I'm excited to try it out this week Joel! I have to admit that I haven't had much time with the beta's as summer is a very busy 'outside' season for me.

If you could answer a quick question, how do I design a workflow in 5? I don't see how to get that done? I'd like to take it for a test spin measuring some paint samples but I can't see any obvious way of setting up my workflow for it.


----------



## Joel Barsotti

mechman said:


> I'm excited to try it out this week Joel! I have to admit that I haven't had much time with the beta's as summer is a very busy 'outside' season for me.
> 
> If you could answer a quick question, how do I design a workflow in 5? I don't see how to get that done? I'd like to take it for a test spin measuring some paint samples but I can't see any obvious way of setting up my workflow for it.


There are three different ways to get into design mode. My favorite is "alt-D", but you can also right click the workflow title and it's in the context menu, or go into the config panel and under advanced workflow options there is a check box there as well.

This is gated by license now, I believe only ultimate get design mode by default. But your beta key will work as an ultimate key for a while.


----------



## mechman

Thanks Joel!! I've got my ultimate key already. :T I'm not going to encounter any issues with the spectrum chart using an i1pro in reflective mode, am I? I recall it not working correctly in a very early beta.

Also, will I be able to share a workflow? Not that I think I'd need to, but let's say I design a HTS workflow, can other CalMAN users use it? Regardless of their license?


----------



## Joel Barsotti

mechman said:


> Thanks Joel!! I've got my ultimate key already. :T I'm not going to encounter any issues with the spectrum chart using an i1pro in reflective mode, am I? I recall it not working correctly in a very early beta.
> 
> Also, will I be able to share a workflow? Not that I think I'd need to, but let's say I design a HTS workflow, can other CalMAN users use it? Regardless of their license?


Spectrum charts work fine, I think the only bugs with it were with the simulated meter.

You will need to have a Professional license to use custom workflows.


----------



## mechman

Thanks again Joel. Looking over what you folks did with the workflows, I don't think I'd need to make any outside of my one for measuring paint/screen materials. And from the look of the intro workflow, it doesn't appear that I'll have to do a guide either. :T


----------



## tbaudoin

CalMan 5.3 RC1 is on the SpectraCal Site for those interested.


----------



## daddieo

For the home theater owner whom might calibrate their projector 2-3 times a year, which version is the smart purchase? I bought the i1-Display pro and have taken 4 and 5 for a spin with the evaluation versions and would like to purchase a subscription but really can't tell from what I've used and what I've read about to help me determine what various model I really need. Will the Basic version be the correct version for what I'm using it for or should I go with the Control version?


----------



## mechman

I believe CalMAN Basic should do what you need it to.
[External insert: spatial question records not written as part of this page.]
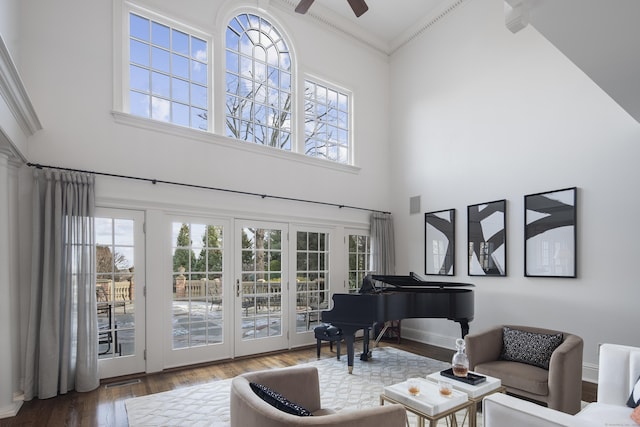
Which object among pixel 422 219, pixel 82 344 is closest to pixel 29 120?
pixel 82 344

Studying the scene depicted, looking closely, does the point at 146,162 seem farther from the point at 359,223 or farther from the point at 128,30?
the point at 359,223

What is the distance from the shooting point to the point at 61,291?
396 cm

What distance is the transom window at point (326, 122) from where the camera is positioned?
6.59 meters

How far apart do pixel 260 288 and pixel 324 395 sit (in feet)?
6.90

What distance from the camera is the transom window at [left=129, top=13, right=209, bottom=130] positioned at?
4895mm

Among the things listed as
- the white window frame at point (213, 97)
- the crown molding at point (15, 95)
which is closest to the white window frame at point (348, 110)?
the white window frame at point (213, 97)

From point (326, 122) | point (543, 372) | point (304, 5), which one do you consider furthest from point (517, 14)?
point (326, 122)

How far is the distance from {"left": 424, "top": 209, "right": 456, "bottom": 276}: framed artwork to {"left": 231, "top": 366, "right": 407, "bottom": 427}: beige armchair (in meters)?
4.11

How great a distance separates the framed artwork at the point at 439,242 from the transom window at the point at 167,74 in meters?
3.99

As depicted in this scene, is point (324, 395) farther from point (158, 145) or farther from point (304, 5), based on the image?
point (304, 5)

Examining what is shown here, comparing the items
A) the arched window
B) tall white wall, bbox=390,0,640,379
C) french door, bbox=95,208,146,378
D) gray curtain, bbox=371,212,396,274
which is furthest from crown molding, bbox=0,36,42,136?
tall white wall, bbox=390,0,640,379

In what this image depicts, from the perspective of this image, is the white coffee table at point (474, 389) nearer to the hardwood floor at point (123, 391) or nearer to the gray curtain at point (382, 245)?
the hardwood floor at point (123, 391)

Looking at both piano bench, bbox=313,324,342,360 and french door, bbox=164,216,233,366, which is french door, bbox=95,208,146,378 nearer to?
french door, bbox=164,216,233,366

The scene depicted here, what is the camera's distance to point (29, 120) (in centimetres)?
371
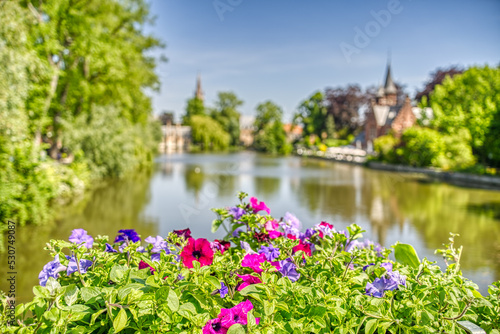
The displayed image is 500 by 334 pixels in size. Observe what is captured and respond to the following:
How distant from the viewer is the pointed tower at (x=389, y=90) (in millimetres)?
56438

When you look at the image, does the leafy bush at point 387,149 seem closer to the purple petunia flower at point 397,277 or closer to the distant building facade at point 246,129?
the purple petunia flower at point 397,277

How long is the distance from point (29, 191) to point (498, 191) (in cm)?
1645

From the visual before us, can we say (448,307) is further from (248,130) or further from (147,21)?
(248,130)

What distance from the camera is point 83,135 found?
16.9 metres

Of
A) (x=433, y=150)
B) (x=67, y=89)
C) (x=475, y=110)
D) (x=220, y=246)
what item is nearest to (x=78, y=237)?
(x=220, y=246)

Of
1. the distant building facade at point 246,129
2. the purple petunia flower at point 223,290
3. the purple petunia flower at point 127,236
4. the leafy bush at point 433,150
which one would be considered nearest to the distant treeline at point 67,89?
the purple petunia flower at point 127,236

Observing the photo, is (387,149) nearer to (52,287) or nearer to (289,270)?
(289,270)

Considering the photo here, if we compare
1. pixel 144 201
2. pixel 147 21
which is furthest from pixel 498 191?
pixel 147 21

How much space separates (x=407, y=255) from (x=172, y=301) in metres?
1.53

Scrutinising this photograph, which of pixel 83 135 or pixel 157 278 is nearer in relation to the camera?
pixel 157 278

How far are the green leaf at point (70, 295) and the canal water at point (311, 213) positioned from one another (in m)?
3.26

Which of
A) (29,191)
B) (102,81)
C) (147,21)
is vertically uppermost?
(147,21)

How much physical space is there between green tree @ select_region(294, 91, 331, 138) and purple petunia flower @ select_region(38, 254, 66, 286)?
6644cm

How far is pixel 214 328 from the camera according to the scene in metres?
1.58
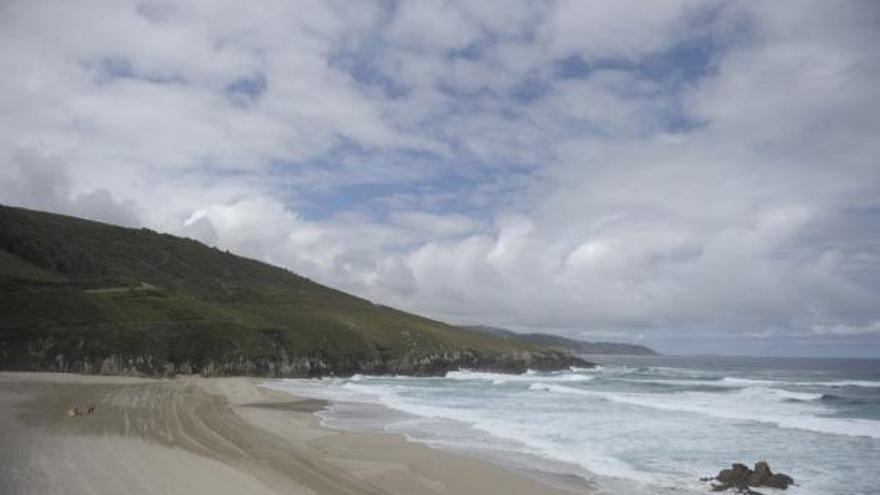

Chromapure has a 'Lite' version that is $50 cheaper.


----------



## ConnecTED

I liked the Meter Profile Comparison Free Tool


----------



## daddieo

Joel, I have tried out the evaluation version on my laptop which is a Windows 8 dual core 1.8 Mhz. CPU with out any problems but noticed that Calman 5.2 requirements say that this is below spec. Will I have problems running this on my laptop?


----------